Australia is in the midst of a postal vote to gauge the nation’s support for introducing same-sex marriage legislation, the result of which will be known on November 15.
Higgins said that Ireland “gained enormously” by engaging in a mature debate around same-sex marriage.
When asked if religious freedoms had been infringed upon following Ireland’s 2015 referendum, Higgins replied: “We’re getting on with our lives, but also we are welcoming more and more people with different backgrounds into Ireland and they’re all making a very positive contribution.
“What’s important is that the quality of the discourse and the debate be one that is fair and even. I think in the Irish case … the debate had those characteristics and I think the emphasis was about equality.”
Higgins also said that social media usage was not always predicated on the “necessary courtesies of discourse” and critiqued the perceived anonymity such platforms provide.
“One of the difficulties is that one can say anything and never take responsibility for the consequences of one’s words,” said Higgins.
“That creates a real challenge.
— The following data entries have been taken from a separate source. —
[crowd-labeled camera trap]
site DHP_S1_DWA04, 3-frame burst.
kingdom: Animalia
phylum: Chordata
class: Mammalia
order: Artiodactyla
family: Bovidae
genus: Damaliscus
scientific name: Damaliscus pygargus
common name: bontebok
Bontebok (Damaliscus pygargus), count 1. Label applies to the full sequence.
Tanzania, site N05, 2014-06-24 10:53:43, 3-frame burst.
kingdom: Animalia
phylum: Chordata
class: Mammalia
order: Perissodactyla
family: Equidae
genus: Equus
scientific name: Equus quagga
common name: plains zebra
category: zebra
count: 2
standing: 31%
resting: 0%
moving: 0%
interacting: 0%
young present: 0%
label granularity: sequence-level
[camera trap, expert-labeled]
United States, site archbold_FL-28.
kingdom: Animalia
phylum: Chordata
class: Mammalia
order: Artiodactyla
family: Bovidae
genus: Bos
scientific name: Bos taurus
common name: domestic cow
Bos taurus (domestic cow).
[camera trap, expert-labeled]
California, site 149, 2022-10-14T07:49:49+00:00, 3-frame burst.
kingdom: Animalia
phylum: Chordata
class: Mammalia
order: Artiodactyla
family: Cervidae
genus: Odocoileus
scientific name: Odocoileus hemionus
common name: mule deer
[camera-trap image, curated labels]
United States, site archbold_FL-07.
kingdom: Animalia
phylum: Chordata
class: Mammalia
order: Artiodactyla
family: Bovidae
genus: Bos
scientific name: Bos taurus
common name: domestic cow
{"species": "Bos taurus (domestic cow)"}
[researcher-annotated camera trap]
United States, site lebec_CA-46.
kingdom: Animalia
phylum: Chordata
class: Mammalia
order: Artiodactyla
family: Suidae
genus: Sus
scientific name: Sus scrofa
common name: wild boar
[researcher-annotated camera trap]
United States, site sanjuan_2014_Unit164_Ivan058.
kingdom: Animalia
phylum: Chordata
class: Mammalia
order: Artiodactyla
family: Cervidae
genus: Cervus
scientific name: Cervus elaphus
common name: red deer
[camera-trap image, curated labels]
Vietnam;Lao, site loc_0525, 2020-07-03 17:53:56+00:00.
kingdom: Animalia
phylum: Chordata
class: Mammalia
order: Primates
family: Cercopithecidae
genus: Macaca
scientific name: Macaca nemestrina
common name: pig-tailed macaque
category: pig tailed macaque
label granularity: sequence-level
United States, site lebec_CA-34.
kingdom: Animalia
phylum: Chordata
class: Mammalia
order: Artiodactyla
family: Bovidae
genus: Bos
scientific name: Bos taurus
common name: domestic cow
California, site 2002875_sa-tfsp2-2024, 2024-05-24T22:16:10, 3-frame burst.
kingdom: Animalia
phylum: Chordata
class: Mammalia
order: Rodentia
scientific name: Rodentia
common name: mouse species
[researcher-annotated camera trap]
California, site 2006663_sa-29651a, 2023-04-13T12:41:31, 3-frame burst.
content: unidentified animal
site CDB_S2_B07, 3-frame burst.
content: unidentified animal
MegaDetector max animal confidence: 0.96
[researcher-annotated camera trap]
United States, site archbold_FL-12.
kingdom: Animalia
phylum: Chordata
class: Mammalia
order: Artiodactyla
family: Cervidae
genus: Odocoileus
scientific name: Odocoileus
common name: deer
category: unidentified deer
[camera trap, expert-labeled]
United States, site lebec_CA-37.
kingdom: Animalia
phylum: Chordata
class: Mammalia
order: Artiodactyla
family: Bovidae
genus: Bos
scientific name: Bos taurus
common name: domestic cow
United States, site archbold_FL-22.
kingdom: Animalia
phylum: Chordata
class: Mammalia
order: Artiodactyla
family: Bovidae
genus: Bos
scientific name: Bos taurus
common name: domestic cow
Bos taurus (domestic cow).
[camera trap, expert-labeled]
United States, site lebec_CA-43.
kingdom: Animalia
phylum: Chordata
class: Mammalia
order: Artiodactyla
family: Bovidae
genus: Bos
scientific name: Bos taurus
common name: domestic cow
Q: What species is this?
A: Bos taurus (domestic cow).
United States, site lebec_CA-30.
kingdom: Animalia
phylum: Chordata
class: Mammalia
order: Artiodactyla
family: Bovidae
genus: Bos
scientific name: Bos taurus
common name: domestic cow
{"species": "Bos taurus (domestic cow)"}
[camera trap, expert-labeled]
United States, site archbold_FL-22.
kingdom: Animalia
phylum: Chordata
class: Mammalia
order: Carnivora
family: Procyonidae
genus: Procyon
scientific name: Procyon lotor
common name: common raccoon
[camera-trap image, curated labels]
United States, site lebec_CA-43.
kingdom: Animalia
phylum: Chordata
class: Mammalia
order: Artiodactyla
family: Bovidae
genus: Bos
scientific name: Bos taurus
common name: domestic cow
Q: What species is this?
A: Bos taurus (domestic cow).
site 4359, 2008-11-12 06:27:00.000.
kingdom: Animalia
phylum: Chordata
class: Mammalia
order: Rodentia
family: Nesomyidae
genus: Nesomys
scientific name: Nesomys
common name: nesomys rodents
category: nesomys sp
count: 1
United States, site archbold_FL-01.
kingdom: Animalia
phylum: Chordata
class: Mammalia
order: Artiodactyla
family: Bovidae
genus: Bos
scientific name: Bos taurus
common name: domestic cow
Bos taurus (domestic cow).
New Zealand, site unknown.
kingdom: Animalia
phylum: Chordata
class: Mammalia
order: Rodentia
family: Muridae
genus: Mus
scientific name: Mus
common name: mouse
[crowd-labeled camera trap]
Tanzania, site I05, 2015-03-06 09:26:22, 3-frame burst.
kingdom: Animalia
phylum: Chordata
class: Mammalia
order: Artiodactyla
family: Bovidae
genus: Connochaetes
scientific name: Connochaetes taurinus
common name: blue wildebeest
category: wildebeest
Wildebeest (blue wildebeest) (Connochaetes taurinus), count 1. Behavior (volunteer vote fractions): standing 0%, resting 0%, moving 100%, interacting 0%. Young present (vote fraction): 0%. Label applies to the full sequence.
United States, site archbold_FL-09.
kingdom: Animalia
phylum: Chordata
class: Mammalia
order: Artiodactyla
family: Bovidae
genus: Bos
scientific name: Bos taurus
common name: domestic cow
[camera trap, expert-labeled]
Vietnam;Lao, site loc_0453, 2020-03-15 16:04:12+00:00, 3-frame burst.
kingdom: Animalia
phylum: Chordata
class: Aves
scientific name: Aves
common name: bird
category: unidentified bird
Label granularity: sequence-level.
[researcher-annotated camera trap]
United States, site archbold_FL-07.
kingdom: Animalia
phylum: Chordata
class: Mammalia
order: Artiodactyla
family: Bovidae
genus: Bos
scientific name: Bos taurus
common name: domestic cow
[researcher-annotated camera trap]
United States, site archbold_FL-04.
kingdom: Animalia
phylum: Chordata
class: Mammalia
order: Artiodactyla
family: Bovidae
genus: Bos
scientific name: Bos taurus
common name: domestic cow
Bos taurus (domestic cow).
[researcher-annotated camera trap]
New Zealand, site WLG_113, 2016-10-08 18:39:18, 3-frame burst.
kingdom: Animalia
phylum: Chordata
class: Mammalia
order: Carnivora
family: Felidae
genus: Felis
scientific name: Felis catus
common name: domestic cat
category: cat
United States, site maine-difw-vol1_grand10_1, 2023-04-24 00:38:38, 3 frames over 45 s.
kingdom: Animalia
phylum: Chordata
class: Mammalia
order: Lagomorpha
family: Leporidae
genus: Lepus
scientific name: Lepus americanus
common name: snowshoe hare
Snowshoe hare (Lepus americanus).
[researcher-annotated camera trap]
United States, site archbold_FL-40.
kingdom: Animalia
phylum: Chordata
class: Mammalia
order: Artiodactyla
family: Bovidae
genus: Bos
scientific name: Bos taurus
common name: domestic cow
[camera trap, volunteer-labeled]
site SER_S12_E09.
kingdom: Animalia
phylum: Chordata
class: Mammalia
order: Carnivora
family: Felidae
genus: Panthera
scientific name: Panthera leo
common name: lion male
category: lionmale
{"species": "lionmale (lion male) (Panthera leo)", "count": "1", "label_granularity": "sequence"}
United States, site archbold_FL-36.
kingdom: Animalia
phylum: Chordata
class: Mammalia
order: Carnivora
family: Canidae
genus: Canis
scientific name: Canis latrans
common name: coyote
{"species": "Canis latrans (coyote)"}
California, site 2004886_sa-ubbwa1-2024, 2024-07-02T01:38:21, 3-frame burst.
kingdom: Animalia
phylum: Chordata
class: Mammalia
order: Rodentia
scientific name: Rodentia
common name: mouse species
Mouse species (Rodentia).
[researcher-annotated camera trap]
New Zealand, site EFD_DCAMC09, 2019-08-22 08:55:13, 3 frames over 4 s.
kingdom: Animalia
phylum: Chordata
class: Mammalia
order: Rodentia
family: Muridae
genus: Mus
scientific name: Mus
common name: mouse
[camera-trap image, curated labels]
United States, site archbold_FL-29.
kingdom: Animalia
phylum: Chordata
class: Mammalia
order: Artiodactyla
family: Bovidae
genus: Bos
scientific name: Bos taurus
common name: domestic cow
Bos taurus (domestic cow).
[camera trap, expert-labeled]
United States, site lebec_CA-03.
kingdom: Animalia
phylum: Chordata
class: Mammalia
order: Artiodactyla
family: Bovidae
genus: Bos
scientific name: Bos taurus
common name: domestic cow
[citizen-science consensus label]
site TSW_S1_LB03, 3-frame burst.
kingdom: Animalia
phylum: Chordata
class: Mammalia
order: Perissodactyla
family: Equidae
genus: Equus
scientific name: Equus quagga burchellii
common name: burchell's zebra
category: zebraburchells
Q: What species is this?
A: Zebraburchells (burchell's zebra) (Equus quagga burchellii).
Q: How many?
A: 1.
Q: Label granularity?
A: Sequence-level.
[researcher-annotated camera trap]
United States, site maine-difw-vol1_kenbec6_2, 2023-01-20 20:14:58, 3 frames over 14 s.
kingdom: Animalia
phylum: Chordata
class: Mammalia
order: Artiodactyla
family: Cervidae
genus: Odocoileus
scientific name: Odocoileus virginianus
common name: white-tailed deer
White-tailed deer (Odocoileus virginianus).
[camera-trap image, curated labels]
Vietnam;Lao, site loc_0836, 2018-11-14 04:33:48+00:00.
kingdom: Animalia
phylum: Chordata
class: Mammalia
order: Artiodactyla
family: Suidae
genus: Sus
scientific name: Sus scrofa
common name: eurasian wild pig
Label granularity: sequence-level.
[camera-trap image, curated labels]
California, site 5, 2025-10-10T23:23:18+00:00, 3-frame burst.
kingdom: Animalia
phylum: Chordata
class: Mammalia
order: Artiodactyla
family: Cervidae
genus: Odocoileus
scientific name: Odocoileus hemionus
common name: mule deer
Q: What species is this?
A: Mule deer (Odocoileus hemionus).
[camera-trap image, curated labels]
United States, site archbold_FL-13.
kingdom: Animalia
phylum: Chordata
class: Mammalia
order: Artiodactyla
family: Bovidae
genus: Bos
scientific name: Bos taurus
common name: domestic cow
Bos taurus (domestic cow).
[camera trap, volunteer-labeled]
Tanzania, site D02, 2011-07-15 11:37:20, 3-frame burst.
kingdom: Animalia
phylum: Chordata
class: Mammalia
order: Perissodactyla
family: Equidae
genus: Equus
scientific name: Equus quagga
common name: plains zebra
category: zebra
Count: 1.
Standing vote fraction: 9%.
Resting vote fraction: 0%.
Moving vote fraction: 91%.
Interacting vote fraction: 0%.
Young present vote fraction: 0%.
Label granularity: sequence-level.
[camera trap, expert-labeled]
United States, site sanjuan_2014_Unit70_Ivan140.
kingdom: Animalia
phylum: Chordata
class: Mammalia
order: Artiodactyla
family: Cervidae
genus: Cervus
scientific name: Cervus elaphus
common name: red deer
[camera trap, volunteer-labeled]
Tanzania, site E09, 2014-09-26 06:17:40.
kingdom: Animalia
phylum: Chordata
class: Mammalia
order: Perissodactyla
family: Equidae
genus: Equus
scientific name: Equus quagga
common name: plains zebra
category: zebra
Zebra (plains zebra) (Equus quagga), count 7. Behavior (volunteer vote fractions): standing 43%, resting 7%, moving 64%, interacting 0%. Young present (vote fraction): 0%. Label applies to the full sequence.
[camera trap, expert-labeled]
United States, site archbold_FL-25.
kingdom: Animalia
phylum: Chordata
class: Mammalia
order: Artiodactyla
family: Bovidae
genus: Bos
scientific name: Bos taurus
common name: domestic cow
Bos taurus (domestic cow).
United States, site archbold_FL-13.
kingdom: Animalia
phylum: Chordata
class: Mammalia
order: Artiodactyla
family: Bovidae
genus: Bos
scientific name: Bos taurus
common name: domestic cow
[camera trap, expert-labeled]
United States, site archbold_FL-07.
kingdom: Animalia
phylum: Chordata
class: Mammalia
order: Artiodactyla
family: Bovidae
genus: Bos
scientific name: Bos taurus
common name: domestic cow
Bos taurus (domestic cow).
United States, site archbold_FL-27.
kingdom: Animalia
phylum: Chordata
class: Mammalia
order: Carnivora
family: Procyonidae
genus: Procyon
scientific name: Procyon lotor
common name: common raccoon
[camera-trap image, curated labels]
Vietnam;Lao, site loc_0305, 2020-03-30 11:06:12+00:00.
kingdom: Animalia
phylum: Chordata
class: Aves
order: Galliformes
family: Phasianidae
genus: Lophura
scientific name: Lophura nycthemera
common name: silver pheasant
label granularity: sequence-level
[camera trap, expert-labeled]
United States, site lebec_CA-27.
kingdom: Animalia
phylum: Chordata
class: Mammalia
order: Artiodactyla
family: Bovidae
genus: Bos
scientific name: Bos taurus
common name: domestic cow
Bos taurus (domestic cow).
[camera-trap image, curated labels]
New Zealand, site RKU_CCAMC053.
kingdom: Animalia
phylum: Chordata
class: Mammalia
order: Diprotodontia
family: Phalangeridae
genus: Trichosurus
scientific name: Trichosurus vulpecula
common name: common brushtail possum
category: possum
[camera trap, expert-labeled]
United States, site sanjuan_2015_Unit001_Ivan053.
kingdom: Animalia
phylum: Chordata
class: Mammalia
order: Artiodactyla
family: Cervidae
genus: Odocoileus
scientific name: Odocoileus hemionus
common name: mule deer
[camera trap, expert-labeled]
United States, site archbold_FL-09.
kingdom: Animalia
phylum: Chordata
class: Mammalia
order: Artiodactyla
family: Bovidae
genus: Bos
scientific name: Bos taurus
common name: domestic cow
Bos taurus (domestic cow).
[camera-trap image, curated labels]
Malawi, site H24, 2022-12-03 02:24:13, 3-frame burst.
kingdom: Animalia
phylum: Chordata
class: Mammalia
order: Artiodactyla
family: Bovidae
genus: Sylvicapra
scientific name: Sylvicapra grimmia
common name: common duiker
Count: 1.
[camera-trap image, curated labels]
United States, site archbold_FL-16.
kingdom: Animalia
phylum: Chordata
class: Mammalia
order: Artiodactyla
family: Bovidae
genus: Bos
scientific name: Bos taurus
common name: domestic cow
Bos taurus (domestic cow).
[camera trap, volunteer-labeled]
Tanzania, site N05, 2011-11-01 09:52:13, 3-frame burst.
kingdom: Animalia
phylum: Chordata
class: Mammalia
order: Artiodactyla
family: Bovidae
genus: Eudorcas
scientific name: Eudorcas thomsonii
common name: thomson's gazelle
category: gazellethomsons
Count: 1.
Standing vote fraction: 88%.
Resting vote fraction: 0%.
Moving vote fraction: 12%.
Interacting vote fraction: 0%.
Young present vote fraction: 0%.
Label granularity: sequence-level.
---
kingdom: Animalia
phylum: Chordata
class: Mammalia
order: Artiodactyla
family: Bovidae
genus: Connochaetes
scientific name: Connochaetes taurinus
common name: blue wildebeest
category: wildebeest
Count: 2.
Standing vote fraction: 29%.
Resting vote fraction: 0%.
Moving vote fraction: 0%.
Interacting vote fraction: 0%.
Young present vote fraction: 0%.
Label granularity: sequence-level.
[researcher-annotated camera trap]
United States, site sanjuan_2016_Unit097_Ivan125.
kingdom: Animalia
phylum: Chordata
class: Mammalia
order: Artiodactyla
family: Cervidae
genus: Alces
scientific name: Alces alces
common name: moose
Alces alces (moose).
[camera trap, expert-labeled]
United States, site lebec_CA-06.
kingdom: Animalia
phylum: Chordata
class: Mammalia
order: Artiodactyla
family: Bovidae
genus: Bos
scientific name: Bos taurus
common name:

It means that those who are consuming social media have to bring a critical capacity to bear on it that is entirely different from the old structures.”
Ireland’s Tiernan Brady, who is the executive director of Australia’s Yes Equality campaign said that the southern continent’s debate has proven to be more cutting on social media than Ireland’s, reports The Irish Times.
But Brady said that in Australia the Yes side have tried to remain “relentlessly positive” and respectful of the opponents to same-sex marriage.
With Australia’s plebiscite on same-sex marriage underway and postal votes being cast until November 7, the debate around same-sex marriage in Australia continues on.
While Higgins believes that the result of Ireland’s “fair” debate around same-sex marriage allowed Ireland to gain enormously, others would view it less favourably.
Proponents of marriage equality, including Yes Equality’s Dr Grainne Healy, have argued that the public debate had a significant negative impact on the mental wellbeing of LGBT+ people, with 71% of respondents feeling negative often or always.
Healy also decried the abusive comments which some Yes campaigners received leading up to the referendum, indicating that some campaigners needed counselling to deal with the traumatic experiences.